Extrait de page:
****************

Et d'abord il distribua par tête aux citoyens les terres que Romulus avait conquises; il leur fit comprendre que, sans piller ni ravager, ils pouvaient, par la culture de leurs champs, vivre dans l'abondance des biens, et leur inspira l'amour de la tranquillité et de la paix, à l'ombre desquelles fleurissent la justice et la bonne foi, et dont l'influence tutélaire protège la culture des campagnes et la récolte des fruits de la terre. C'est à Numa que remonte l'institution des grands auspices; c'est lui qui porta de trois à cinq le nombre des augures, et qui choisit parmi les grands cinq pontifes qu'il préposa aux cérémonies sacrées; il fit rendre toutes ces lois dont nous conservons le dépôt, et qui soumirent au joug bienfaisant des cérémonies religieuses les esprits habitués à la guerre et ne respirant que combats ; il créa les Flamines, les Saliens, le corps des Vestales, et régla saintement toutes les parties du culte public. Il voulut que les cérémonies sacrées fussent d'une observance difficile, mais d'un appareil très-simple; il établit une foule de pratiques toutes indispensables, mais qui ne nécessitaient aucuns frais dispendieux ; il multiplia les obligations religieuses; mais le pauvre put s'en acquitter aussi facilement que le riche. Il ouvrit des marchés, établit des jeux, rechercha tous les moyens de rapprocher et d'assembler les hommes. Par toutes les institutions il rappela à l'humanité et à la douceur ces esprits que la vie guerrière avait rendus cruels et farouches. Après avoir ainsi régné au milieu de la paix et de la concorde pendant trente-neuf ans (car nous suivrons de préférence le calcul de notre ami Polybe, le plus exact observateur des temps), il mourut en laissant à Rome les deux garanties les plus solides d'un puissant avenir, la religion et l'humanité, mises en honneur par ses soins."

****************

Images des pages et texte extrait:
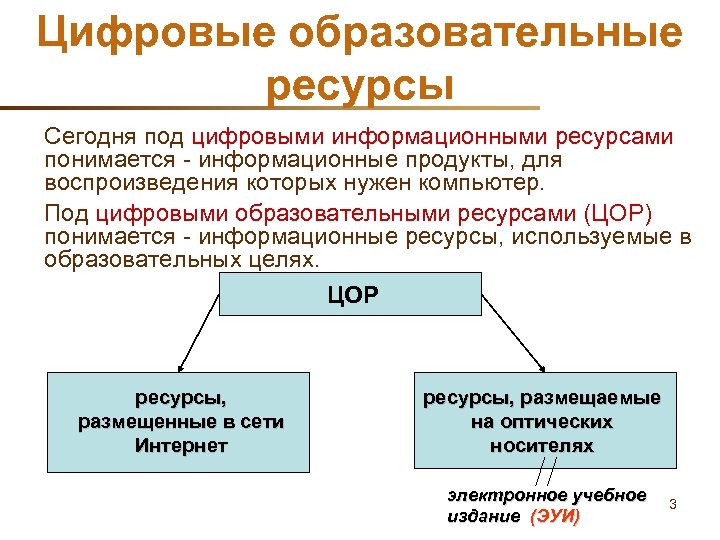 Цифровые образовательные ресурсы

Сегодня под цифровыми информационными ресурсами понимается - информационные продукты, для воспроизведения которых нужен компьютер.

Под цифровыми образовательными ресурсами (ЦОР) понимается - информационные ресурсы, используемые в образовательных целях.

ЦОР

ресурсы, размещенные в сети Интернет

ресурсы, размещаемые на оптических носителях

электронное учебное издание (ЭУИ)

3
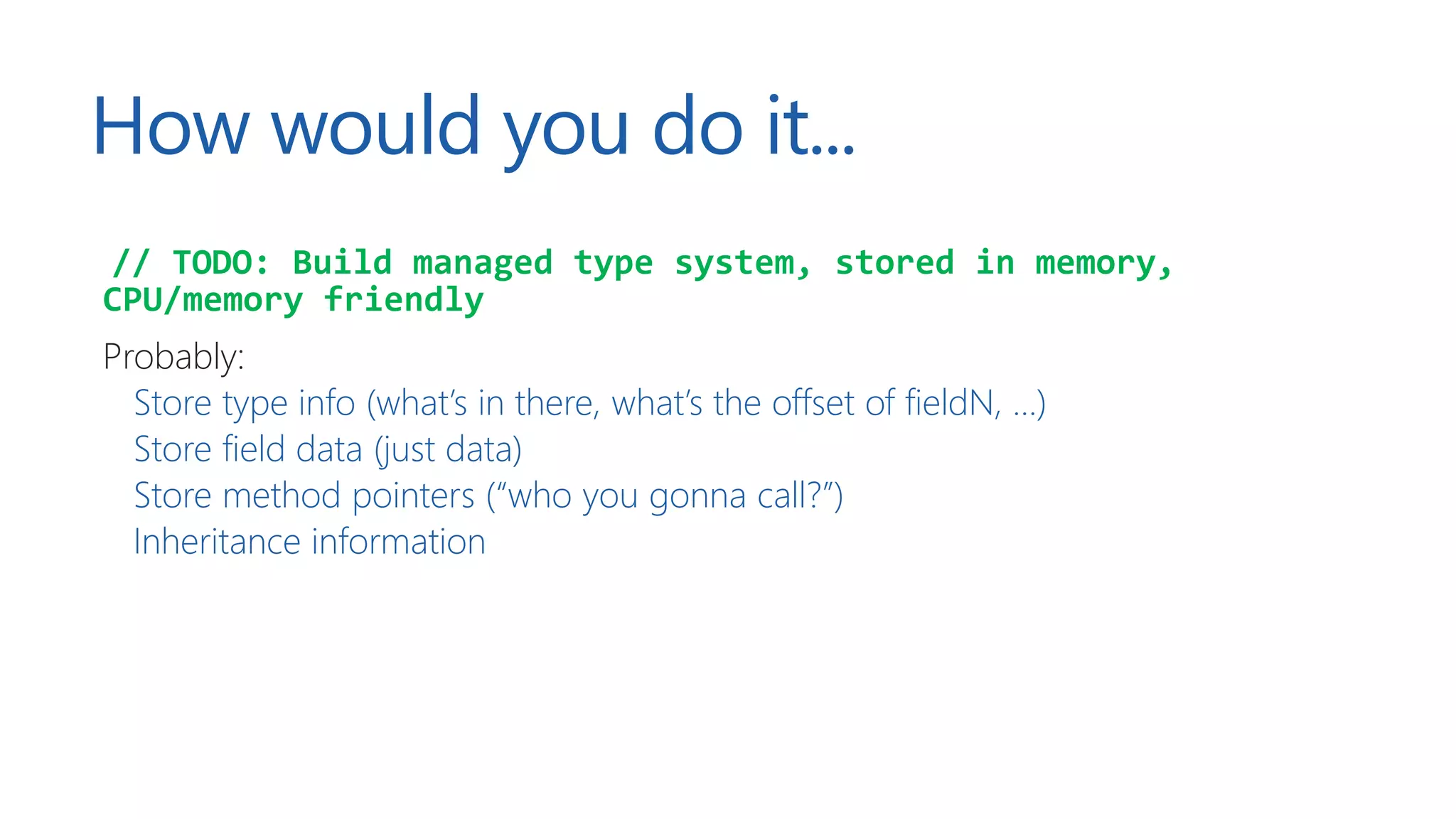 How would you do it...

// TODO: Build managed type system, stored in memory, CPU/memory friendly

Probably:

Store type info (what's in there, what's the offset of fieldN, ...)
Store field data (just data)
Store method pointers ("who you gonna call?")
Inheritance information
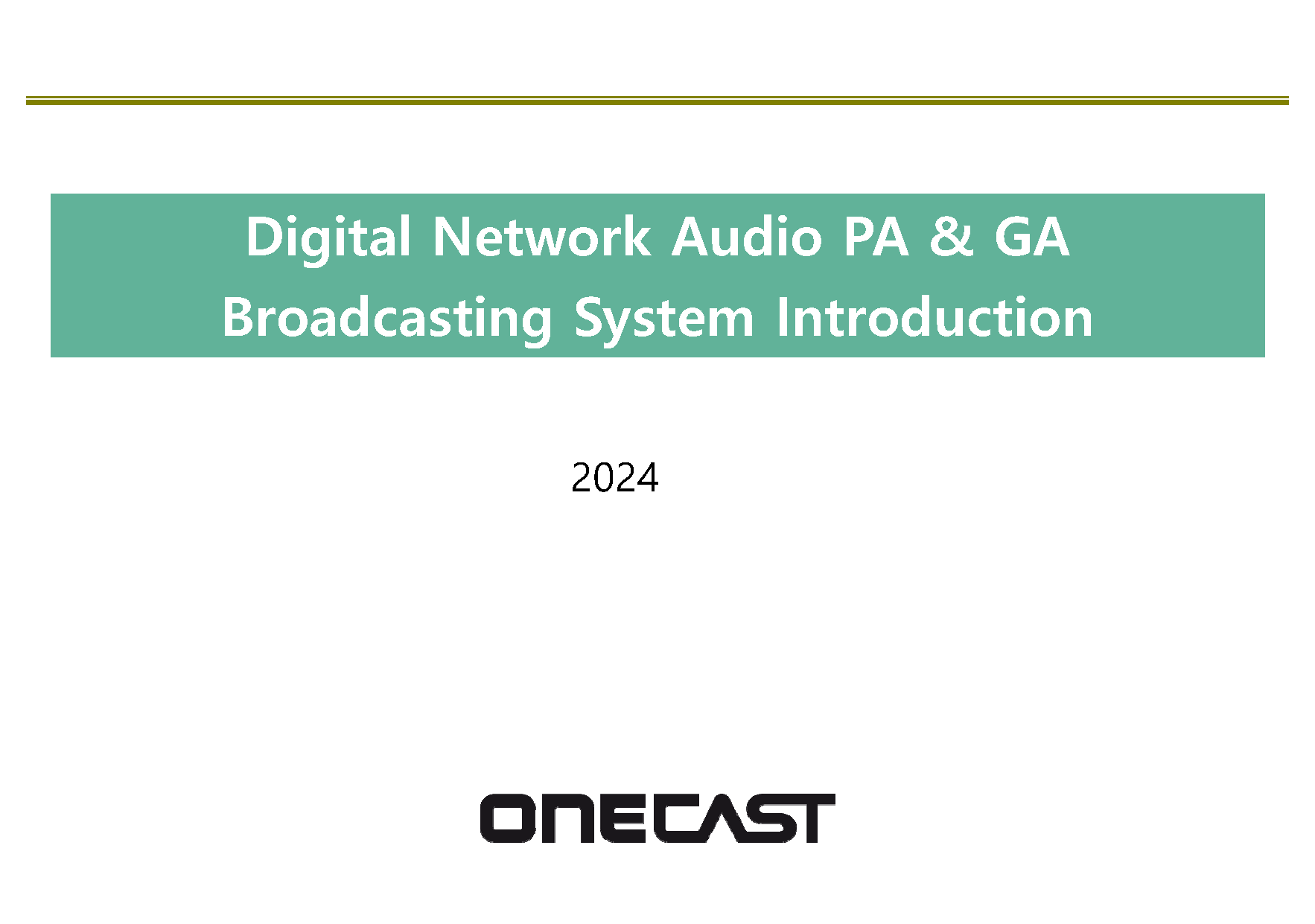 Digital Network Audio PA & GA Broadcasting System Introduction

2024

ONECAST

****************

Consigne: D'après l'extrait consacré au règne de Numa, à combien celui-ci a-t-il porté le nombre des augures ?

Corrigé: Il l'a porté de trois à cinq.